Copper mining existed along the Keweenaw for almost 150 years (roughly between 1850 and 1995) During this time the technology, architecture, equipment, and environment changed significantly. The remains of the Mohawk #1 and its brothers represent the 2nd generation of Copper Mines on the Keweenaw. It was born from everything learned and lost by copper mines before it, and passed on that heritage to those mines that followed. This rockhouse’s unique design was a reaction to that heritage, and it was but a stepping stone to the lineage’s end result: the Kingston.
The first shafts houses were small and weak, built from wood and rising only two to three stories above the ground.

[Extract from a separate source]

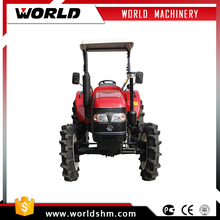 Hot sale use tires tractors zetor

These buildings only served to cover the head frame, with no crushing or sorting to think of. Here is a shot from the Hecla mine, showing the elevated shaft house on the right and the engine house to the left. The shaft itself sat open and exposed to the elements to the right of the photo. The raised tramway connect to it served to remove the rock brought up from the mine to a centralized crushing plant – the first rockhouses.
Soon the idea of a centralized rockhouse was quickly replaced by a shaft-specific one, built near the shaft itself. The shaft also became covered by its own dedicated building, called a collar house. Pictured here is a Calumet Mine shaft (you can see the smokestack to the far right that is still standing near the school today) showing the loading area at its base, which had become necessary with the addition of the rockhouse.
With the new collar house / rock house combination, the distinction between the shaft and the rock-house began to blur. Soon not only the collar was covered, but also the skip road as well. Here is a structure from the South Kearsarge (maybe), showing how complex these buildings were becoming. If you look closely at the roof above the skip road, you can see the vents used to allow air to enter or leave the shaft.
While most shafts along the Keweenaw followed the dip of its lode, this shaft represents the half brother in the family. Tamarack #2 – pictured here – was completely vertical, requiring a new approach in shaft / rockhouse design. For the first time the collar house, rock house, and head-frame were all connected into one large building.
While other mines were built up and rebuilt as technology and methods changed, the shafts at Quincy seemed to have simply been added on to – multiple times. While looking a little makeshift, the blending of the shaft and rock house here at Quincy #6 represented the future.
The polished and revised generation came on the scene with the completion of the Quincy #2 shaft/rockhouse. A perfect combination of design and technology, the #2 survives today as a shinning example of copper country shaft design. As a bonus its made from steel, making it virtually fire proof.
Perhaps not an improvement, but the impressive North Kearsarge #1 made up for it in sheer size. Over 10 stories tall, this rock house was almost as tall as the ME-EM building at Michigan Tech. Also interesting here is how the hoist ropes must make an almost 180 degree turn back on itself to return to the hoist after leaving the shaft. (the hoist building is to the left)
By the time the mines were dying off, and the lineage had run its course, C&H took one last stab at making a better shaft / rock house. As the costs of mining began to soar, mine infrastructure needed to be done for cheap. The answer was minimalist, bleak, and pre-fabricated structures such as the Kingston (pictures here). There’s a reason the Centennial, Osceola, and Gratiot all looked like the Kingston. That’s because they were of the exact same design. Mass production claims yet another form of individualism.